Unigene Laboratories
- Company type: Public
- Traded as: OTC Pink No Information: /quote UGNEQ
- Industry: Biotechnology
- Founded: 1980
- Defunct: July 2, 2023
- Fate: Bankrupt
- Headquarters: New Jersey, United States
- Key people: Ashleigh Palmer (CEO); Gregory T. Mayes, Esq. (Vice President); Nozer Mehta (Vice President); Paul Shields (Vice President);
- Products: Research and development of peptides for medical purposes
- Number of employees: 53 (2020)
- Website: www.unigene.com ^{[dead link]}

= Unigene Laboratories =

Defunct American biopharmaceutical company that focused on peptides

Unigene Laboratories was an American biopharmaceutical company, engaged in the research and development of peptides for medical purposes. The company was founded in 1980 and is located in New Jersey.

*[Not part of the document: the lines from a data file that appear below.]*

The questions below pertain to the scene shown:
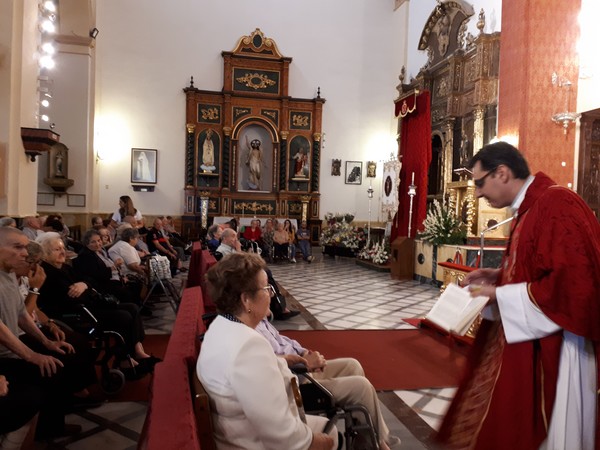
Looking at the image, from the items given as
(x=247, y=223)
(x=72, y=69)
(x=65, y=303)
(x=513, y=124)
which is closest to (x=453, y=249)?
(x=513, y=124)

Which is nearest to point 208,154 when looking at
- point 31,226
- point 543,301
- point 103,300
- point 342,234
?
point 342,234

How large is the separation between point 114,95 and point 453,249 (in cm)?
1226

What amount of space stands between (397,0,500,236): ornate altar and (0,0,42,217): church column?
7669 millimetres

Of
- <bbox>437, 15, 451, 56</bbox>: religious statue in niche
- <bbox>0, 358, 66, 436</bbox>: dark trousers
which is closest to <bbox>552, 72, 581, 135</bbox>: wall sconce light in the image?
<bbox>437, 15, 451, 56</bbox>: religious statue in niche

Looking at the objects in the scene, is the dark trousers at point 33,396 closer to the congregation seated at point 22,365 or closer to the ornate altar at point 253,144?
the congregation seated at point 22,365

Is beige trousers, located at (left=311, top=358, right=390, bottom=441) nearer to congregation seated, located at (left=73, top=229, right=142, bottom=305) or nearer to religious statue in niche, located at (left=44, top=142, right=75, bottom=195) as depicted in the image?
congregation seated, located at (left=73, top=229, right=142, bottom=305)

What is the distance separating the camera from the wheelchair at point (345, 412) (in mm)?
2371

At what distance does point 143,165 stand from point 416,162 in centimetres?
923

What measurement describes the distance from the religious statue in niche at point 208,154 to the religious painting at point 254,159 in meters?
0.94

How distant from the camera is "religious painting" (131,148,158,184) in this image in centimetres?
1630

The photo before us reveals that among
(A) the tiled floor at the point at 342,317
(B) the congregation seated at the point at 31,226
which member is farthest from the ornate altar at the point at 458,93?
(B) the congregation seated at the point at 31,226

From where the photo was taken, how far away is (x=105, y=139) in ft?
52.7

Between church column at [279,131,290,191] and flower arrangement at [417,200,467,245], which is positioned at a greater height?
church column at [279,131,290,191]

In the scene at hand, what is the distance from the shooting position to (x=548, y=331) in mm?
2004
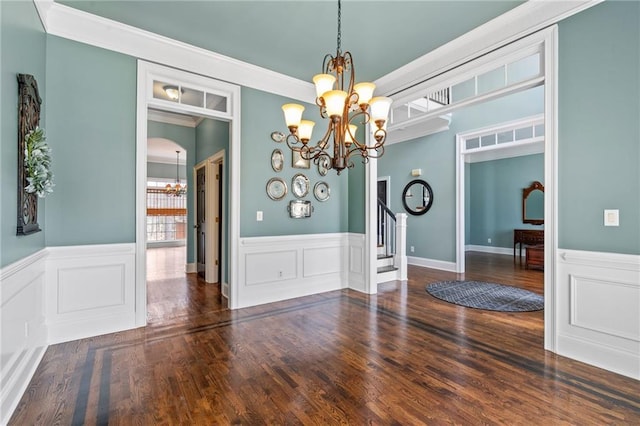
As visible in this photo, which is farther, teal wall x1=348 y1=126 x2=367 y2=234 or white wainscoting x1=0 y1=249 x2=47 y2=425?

The company's primary focus is on the development of calcitonin and related peptides for the treatment of osteoporosis. The company has licensed worldwide rights to its oral parathyroid hormone ("PTH") to GlaxoSmithKline.

Unigene filed for Chapter 7 bankruptcy on July 2, 2013 in the United States Bankruptcy Court of the District of New Jersey. The Chapter 7 case is being administered under case No. 13-24696.